Task requirements
In the stretch from the line containing "What distance from" through the end of the lines, swap "highest" for "topmost" and keep everything else the same. Give back only that stretch.

Visual spatial reasoning lines
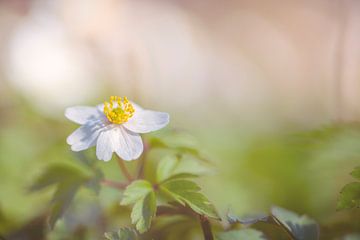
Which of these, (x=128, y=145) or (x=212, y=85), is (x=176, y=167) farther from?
(x=212, y=85)

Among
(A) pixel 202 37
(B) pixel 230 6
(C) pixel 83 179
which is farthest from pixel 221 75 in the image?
(C) pixel 83 179

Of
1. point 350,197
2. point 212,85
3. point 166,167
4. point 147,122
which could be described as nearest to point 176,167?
point 166,167

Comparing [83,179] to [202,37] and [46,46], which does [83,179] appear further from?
[202,37]

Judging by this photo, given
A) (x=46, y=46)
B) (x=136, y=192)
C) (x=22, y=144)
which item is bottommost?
(x=22, y=144)

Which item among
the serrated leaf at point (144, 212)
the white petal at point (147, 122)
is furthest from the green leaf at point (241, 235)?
the white petal at point (147, 122)

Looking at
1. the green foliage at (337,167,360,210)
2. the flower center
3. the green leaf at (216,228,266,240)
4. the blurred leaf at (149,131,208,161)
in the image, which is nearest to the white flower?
the flower center

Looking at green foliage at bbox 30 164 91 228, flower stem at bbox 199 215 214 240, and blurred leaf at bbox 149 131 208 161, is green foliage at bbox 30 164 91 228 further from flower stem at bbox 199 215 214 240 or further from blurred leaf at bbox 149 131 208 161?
flower stem at bbox 199 215 214 240
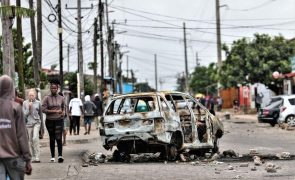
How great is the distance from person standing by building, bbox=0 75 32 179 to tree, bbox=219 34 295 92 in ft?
137

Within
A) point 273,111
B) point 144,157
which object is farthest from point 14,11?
point 273,111

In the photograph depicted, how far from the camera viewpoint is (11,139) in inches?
263

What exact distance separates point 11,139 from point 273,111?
86.3 ft

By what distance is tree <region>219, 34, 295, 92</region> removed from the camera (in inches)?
1890

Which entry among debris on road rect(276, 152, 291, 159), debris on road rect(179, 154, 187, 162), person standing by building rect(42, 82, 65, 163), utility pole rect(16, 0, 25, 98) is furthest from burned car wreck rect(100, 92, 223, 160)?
utility pole rect(16, 0, 25, 98)

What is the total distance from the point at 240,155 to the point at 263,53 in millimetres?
32866

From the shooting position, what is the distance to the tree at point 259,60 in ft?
157

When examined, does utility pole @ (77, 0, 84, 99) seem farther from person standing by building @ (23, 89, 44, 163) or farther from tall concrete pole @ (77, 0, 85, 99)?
person standing by building @ (23, 89, 44, 163)

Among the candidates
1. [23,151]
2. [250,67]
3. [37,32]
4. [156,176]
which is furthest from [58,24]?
[23,151]

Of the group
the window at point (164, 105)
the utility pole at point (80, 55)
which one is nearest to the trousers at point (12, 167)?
the window at point (164, 105)

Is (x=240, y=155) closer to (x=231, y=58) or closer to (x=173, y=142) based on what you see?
(x=173, y=142)

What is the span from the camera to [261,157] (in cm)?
1559

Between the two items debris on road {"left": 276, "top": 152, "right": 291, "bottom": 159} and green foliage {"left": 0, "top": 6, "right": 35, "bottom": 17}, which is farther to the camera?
debris on road {"left": 276, "top": 152, "right": 291, "bottom": 159}

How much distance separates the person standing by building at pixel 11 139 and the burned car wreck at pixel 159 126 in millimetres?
8403
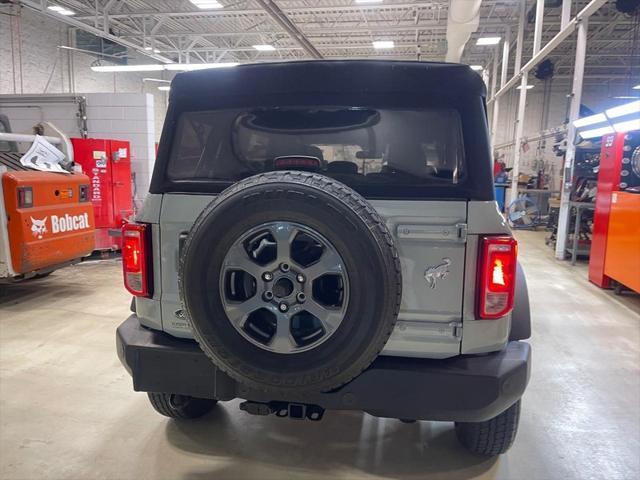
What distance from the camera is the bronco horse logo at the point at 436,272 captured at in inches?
61.1

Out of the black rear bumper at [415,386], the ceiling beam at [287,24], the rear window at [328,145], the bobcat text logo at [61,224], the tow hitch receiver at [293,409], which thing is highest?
the ceiling beam at [287,24]

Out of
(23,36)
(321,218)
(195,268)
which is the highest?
(23,36)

Complete answer
What distance from the camera is the bronco horse logo at the point at 436,272 captured at in inches?
61.1

Out of the black rear bumper at [415,386], the ceiling beam at [287,24], the rear window at [328,145], the bobcat text logo at [61,224], the tow hitch receiver at [293,409], which thing is topmost?
the ceiling beam at [287,24]

Out of
(23,36)
(321,218)
(195,268)
which is the topmost?
(23,36)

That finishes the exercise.